La communication technique est d’informer les gens des horaires, le mode de collecte… Nous avons mis un numéro pour les citoyens pour les réclamations. Mais les personnes qui ont des propositions peuvent nous les soumettre. Ils peuvent proposer les horaires de collecte. On leur demande juste qu’ils ne déposent pas leurs déchets après le passage de nos agents.

Sont-ils nombreux ceux qui ne respectent pas les horaires ?

Oui,  malheureusement. C’est pour cela que la communication est importante. Après la communication technique, il y a la communication comportementale. Je n’ai pas besoin d’aller chercher les solutions en Allemagne.

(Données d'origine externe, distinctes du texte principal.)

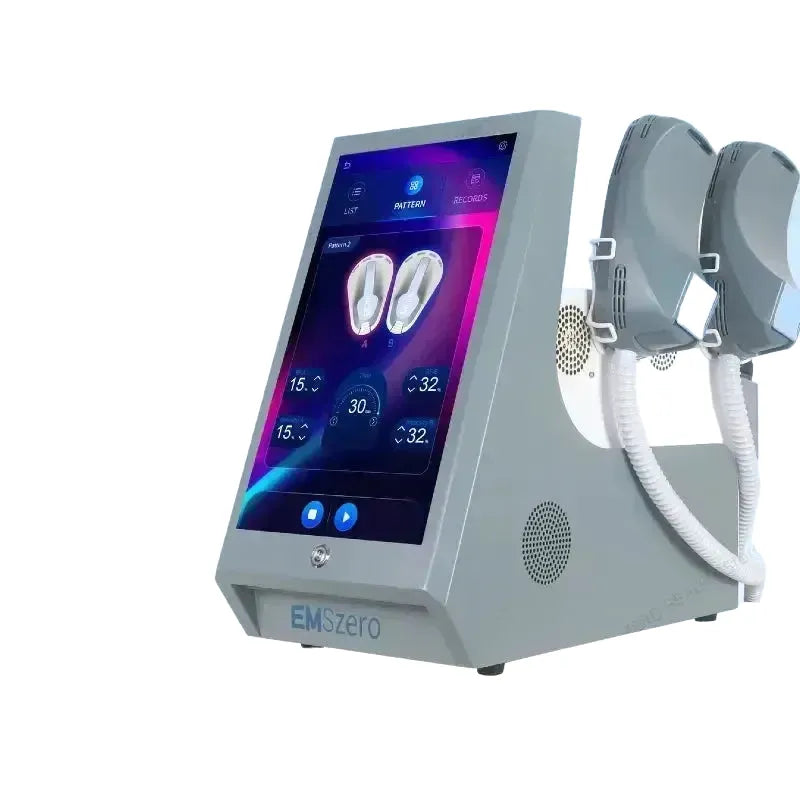 Fat Reduction Body Contouring Device Home — product view 1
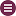 winemore.ru favicon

Elles sont ici, sur le plan individuel. Nous avons des habitants propres. Notre problème est enregistré dans un contexte collégial. Les grands ensembles posent problème. Quand on loge dans des habitations individuelles, la responsabilité incombe aux résidents.

Ces quartiers sont mieux maîtrisés, avec une meilleure communication et sont mieux organisés. Lorsqu’on est sur les grands ensembles, il est nécessaire que les organismes gestionnaires agissent de façon à gérer l’hygiène dans l’enceinte. L’aspect est collectif pour à la fois la gestion de l’hygiène, des parkings et des espaces verts.

On est en train de travailler beaucoup dans le collégial. On s’appuie sur les volontaires et le mouvement associatif.

Quelles sont les difficultés rencontrées dans ces grands ensembles ?

L’absence de structures qui prennent en charge la gestion des cités, à l’instar de l’AADL et de  l’OPGI. On assure la prestation, mais les services gestionnaires doivent aussi s’impliquer. Il faut redynamiser ces services au niveau des grands ensembles. A titre d’exemple, à la cité LSP d’Ouled Fayet, il y a une résidente retraitée qui est toujours en contact avec nous.

Elle nous signale les points forts et les points faibles. Cette fois-ci, elle a attiré mon attention sur le manque de bacs dans la cité. Normalement, c’est le gestionnaire de cette cité qui doit faire ce travail. Au niveau des espaces agricoles, les gens sont organisés parce qu’ils se connaissent et ont un chef.

Mais sinon, nous avons  bien assuré le service, d’autant plus que nous avons l’avantage de la proximité, nos agent nous informent. Ils ont ce sentiment d’appartenir à un service, donc ils essaient de nous informer. Nos agents agissent même en dehors des heures de travail.